Situated 10,000 kilometers from the Amazon and 18 hours from Rio, the city of Brasília — the capital of Brazil — is a mythical place: a concrete utopia born from the desert.
In 1956, during the rebirth of Brazilian democracy, visionary architect Oscar Niemeyer and urban planner Lúcio Costa created an urban plan and structures that sought to meticulously manage the daily activities of human life. The declared goal was to create the space that would give rise to the “new Brazilian citizen.”
Now, the austere beauty of the city serves as a backdrop for isolation, changing values, and the dynamic power and politics of today’s Brazil.
This is what the documentary “Brasilia: Life After Design” aims to show. The film tells the story of a city in conflict between its environment and its inhabitants. Despite the population growing each year, the city’s plan itself cannot change. It was designed for 500,000 people, and now more than two and a half million live within its borders. Despite the best intentions of its creators, people were a secondary consideration. And, to live there, people need to break the city’s rules.
The haunting atmosphere of Niemeyer and Costa’s dream echoes through the lives of a range of characters, each trying to leave their mark on today’s city: Sergio, the staunch urban planner who defends the city’s plan but knows it must adapt; Helize, who is studying to become a federal public servant — the dream of so many Brazilian students. And Willians, a street vendor by day, who tries to find a meaningful connection in a city built to divide.

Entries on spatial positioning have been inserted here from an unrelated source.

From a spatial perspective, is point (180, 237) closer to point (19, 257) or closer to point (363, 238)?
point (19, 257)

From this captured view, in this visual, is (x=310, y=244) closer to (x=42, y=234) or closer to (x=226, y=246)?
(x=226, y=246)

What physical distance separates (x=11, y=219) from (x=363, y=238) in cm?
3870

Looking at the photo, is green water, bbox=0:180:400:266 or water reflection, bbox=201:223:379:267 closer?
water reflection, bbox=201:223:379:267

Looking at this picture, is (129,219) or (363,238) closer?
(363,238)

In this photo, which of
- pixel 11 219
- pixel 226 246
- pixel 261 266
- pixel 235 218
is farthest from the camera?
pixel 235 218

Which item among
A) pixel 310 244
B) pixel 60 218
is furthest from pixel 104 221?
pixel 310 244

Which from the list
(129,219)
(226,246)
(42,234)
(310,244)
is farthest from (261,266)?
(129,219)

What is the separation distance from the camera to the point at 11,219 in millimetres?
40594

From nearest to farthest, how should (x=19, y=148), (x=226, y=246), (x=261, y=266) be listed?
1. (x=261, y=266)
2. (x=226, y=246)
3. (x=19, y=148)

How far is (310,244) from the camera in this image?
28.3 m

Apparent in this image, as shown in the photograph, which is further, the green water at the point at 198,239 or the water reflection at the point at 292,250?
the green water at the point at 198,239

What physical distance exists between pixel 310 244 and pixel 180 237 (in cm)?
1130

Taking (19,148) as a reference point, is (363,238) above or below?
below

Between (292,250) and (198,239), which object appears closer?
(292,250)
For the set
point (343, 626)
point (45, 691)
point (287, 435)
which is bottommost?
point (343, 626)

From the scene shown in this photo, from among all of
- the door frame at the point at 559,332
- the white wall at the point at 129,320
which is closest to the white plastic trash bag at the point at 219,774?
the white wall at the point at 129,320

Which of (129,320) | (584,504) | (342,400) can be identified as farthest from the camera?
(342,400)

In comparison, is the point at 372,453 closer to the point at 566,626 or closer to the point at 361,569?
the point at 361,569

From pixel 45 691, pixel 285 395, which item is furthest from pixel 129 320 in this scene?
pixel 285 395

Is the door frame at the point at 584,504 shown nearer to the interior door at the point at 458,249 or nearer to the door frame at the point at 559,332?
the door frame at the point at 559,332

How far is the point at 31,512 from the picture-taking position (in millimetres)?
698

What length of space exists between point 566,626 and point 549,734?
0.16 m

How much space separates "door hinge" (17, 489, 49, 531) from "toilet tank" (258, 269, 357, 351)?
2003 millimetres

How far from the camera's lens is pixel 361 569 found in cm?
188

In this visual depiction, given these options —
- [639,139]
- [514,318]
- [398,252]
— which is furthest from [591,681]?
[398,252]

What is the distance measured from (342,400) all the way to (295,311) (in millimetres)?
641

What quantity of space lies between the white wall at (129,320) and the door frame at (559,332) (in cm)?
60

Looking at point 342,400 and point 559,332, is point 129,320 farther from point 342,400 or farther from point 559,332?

Brasilia: Life After Design takes us to a city rarely seen by the international viewer: what is it like to live in someone else’s idea?
The film is directed by multi-award-winning filmmaker Bart Simpson, best known for his work on films like ‘The Corporation’ and ‘Big Boys Gone Bananas’. It will be screened in New York during the Margaret Mead Film Festival at the American Museum of Natural History from October 19 to 22.